Which is exactly the way her patients like it. They talk about Glaser's calm, her warmth, her reassuring manner, her inspired goofiness with the kids. When 2-year-old Owen Sullivan was diagnosed with asthma a few weeks ago, his mother, Laura, figured the little boy was condemned to a future of hospital stays and the sidelines of sports. "As a parent, you think the worst, and Dr. Glaser said that with proper treatment that didn't have to be the case. She said, 'So what sports do you want Owen to play?,' and that's exactly what I needed to hear.
"She was trying to teach Owen to use the inhaler, so she started with 'And now you're going to play fireman and you have to put on the mask,' and she starts saying 'Ding, ding, ding.' She said, 'Oh, we have to put out the fire,' to get Owen to inhale the way he needed to."

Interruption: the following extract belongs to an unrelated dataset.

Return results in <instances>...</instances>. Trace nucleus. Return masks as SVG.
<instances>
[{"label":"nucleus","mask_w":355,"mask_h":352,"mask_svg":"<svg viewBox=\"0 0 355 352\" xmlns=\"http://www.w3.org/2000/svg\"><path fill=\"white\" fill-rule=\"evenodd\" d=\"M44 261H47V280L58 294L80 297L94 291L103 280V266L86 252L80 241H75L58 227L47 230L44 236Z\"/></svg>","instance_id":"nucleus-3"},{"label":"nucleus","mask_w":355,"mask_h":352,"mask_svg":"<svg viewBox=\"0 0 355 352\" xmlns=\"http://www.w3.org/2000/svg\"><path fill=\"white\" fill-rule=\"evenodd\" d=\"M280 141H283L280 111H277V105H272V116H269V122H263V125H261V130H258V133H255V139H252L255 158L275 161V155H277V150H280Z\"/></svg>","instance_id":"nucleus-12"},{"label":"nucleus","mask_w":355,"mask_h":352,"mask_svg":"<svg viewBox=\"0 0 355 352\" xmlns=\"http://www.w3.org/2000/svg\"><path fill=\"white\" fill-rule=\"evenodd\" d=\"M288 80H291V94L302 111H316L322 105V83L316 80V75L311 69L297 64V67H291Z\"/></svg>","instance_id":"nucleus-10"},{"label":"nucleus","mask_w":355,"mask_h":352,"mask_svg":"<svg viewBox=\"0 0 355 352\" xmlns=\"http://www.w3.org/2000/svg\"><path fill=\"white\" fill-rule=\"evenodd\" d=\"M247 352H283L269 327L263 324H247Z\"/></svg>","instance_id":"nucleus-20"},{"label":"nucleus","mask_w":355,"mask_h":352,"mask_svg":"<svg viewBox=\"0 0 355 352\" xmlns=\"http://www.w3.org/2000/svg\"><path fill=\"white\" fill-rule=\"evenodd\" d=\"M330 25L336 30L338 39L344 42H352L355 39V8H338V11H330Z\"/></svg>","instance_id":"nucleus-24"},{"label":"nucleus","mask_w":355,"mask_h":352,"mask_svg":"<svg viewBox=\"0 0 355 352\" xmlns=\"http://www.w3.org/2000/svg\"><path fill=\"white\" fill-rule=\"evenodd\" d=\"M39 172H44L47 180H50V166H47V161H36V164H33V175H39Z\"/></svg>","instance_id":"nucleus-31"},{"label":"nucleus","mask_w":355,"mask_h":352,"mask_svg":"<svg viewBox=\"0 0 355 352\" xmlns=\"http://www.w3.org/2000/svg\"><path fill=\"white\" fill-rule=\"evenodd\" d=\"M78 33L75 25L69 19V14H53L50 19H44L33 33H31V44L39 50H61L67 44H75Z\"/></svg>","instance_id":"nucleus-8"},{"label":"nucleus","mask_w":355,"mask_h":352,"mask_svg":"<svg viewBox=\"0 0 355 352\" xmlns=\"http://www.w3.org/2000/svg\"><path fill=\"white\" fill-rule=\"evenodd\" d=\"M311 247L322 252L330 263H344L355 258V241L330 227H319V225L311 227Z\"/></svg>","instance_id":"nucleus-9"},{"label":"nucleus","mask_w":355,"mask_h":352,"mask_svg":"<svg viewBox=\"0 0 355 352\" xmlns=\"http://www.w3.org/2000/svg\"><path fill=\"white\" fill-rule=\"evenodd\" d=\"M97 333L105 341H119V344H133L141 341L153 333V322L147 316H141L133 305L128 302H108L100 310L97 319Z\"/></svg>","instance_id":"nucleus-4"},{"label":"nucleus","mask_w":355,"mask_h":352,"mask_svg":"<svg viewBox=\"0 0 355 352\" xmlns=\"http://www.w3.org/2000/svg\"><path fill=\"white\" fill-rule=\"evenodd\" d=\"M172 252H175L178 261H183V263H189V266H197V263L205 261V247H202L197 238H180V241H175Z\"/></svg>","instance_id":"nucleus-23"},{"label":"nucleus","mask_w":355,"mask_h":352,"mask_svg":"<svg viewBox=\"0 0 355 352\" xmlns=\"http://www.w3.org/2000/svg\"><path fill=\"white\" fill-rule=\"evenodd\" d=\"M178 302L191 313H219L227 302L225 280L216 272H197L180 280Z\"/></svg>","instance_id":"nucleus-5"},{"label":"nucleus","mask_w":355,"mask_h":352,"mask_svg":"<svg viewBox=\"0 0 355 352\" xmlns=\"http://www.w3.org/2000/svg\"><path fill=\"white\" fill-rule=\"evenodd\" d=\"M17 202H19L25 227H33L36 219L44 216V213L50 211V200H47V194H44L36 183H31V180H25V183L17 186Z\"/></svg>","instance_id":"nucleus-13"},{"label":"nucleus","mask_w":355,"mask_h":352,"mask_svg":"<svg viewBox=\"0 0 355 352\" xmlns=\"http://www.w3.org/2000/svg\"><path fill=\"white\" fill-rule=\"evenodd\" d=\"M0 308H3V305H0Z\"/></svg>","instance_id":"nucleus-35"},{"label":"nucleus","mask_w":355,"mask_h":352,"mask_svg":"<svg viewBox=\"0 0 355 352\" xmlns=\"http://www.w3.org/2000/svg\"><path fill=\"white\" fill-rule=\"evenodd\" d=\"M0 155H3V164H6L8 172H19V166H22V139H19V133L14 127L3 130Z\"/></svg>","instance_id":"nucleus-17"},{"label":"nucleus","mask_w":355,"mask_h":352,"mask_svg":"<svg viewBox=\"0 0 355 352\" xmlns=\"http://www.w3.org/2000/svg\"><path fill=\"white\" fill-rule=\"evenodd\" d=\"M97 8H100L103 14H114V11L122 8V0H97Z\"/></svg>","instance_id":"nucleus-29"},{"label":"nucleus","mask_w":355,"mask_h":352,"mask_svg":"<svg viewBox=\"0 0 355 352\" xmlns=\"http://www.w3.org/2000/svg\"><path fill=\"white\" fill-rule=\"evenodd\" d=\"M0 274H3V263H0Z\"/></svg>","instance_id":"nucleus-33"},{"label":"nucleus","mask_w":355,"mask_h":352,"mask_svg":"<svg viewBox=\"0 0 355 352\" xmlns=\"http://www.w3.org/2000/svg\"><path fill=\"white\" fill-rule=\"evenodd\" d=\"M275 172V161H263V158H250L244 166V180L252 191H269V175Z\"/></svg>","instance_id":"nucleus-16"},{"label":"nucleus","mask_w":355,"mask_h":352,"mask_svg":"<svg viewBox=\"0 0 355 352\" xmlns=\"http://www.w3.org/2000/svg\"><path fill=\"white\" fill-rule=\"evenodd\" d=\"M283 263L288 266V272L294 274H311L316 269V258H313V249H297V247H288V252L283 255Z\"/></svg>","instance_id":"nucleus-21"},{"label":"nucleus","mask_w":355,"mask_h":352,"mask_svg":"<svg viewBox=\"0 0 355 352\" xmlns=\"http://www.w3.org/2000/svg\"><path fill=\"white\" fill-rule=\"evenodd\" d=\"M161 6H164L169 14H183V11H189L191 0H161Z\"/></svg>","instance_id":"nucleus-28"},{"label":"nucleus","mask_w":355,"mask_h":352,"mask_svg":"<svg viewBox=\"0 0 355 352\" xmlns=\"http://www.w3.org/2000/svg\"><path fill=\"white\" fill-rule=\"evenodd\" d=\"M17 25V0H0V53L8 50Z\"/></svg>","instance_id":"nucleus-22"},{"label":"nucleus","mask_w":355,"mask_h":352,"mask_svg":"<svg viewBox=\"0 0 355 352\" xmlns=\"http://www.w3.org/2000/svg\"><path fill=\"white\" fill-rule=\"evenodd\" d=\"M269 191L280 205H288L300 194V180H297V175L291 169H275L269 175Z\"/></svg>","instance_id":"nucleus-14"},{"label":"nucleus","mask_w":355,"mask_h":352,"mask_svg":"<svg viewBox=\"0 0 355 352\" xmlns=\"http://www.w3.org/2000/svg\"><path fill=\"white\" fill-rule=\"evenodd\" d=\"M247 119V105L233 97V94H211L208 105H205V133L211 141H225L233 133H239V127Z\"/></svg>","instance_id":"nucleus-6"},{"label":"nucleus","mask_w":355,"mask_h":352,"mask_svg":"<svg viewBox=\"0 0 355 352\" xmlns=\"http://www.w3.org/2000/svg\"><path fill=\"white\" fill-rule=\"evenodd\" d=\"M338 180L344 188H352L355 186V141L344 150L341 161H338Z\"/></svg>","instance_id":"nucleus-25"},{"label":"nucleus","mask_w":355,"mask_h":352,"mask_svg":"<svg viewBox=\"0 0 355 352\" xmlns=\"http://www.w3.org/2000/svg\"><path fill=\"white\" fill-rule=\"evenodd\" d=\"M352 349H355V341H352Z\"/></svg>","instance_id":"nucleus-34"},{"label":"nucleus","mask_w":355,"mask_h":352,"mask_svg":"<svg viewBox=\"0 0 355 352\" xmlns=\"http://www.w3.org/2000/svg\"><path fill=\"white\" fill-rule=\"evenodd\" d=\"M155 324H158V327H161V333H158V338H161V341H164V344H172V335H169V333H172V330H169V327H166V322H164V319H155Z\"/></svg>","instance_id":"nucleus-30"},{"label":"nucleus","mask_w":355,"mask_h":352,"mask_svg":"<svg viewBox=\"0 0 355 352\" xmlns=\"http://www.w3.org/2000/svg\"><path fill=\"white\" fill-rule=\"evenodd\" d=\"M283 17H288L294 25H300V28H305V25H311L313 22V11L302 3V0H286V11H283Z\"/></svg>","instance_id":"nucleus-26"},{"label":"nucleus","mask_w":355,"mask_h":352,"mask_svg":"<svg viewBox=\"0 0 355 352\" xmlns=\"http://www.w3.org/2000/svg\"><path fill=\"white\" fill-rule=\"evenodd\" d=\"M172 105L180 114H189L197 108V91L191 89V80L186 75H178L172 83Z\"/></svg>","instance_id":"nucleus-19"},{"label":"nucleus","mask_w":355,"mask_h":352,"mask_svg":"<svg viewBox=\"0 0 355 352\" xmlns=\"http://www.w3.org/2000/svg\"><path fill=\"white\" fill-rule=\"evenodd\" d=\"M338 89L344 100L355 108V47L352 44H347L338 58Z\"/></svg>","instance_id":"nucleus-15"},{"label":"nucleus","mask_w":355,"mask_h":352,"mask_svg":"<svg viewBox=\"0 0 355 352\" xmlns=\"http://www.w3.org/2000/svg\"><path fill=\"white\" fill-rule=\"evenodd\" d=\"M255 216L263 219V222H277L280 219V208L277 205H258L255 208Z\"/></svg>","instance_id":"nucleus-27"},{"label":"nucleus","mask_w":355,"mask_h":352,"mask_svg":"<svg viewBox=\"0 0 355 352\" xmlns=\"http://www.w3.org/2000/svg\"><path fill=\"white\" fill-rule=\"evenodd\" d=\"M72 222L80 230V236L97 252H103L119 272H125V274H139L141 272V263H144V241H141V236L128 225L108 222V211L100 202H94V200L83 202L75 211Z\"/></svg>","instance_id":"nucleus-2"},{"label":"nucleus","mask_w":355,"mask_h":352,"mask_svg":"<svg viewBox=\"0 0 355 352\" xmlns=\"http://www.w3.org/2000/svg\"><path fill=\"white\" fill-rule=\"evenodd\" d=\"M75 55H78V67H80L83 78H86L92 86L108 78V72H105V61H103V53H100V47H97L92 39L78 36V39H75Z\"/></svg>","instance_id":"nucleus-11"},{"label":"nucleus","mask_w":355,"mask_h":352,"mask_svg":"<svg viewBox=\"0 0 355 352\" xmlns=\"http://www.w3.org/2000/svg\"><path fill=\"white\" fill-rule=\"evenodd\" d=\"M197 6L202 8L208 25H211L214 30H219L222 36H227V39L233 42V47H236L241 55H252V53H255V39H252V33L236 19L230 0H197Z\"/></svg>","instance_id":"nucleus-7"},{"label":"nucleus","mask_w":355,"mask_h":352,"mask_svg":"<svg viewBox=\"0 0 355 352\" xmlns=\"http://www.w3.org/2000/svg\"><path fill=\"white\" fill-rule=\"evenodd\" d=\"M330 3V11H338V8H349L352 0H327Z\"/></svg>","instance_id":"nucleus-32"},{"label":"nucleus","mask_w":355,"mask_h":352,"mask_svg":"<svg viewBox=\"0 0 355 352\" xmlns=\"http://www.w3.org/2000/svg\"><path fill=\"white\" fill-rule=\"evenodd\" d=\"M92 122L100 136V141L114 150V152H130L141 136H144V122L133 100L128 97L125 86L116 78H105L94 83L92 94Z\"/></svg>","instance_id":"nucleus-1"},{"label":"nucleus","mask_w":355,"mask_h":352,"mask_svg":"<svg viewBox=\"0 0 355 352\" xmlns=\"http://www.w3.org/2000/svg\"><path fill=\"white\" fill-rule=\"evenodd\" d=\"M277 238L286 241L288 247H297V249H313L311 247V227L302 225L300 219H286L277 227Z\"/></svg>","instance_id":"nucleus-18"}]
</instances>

"There is no set model of treatment," says Glaser, who had considered a career in child psychiatry before determining there were more chances for happy outcomes in pediatrics. "Every kid is different. Every family is different. We try to individualize care to what we're dealing with."

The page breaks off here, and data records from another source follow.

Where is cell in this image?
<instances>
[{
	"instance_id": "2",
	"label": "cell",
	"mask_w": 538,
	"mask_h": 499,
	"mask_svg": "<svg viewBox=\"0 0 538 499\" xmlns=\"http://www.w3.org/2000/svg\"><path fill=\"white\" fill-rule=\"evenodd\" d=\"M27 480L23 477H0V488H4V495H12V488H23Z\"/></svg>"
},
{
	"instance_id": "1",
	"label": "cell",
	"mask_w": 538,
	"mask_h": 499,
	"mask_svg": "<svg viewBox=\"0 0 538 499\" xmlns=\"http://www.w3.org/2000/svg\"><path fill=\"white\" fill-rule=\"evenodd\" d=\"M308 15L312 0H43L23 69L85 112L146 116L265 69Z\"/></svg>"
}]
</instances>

David Belt knows from different and individualized. His wife, Antonia, had given birth to their daughter Stella seven weeks early by emergency C-section. Then Antonia developed a blood clot that sent her back to the hospital, and the jaundice Stella was born with was getting worse. "Dr. Glaser was very calm and very respectful of what we were going through and didn't want to rush Stella back to the hospital to have her go under the lights for her jaundice, even though that's what most doctors would have done," says David. Instead, she kept doing tests for the infant's bilirubin level (a screen for liver function) and suggesting the family alternate between breast milk and formula. When Dr. Glaser ultimately decided hospitalization was necessary, she called ahead to make sure the doctor she knew and trusted stayed beyond the end of his shift; and she herself transported Stella and stayed around to make sure she got put in the right hands. Even though she was supposed to be off the next day, she came to the hospital to examine her. Stella was able to go home two days later. Mom and 7 1/2-month-old daughter are both doing just fine.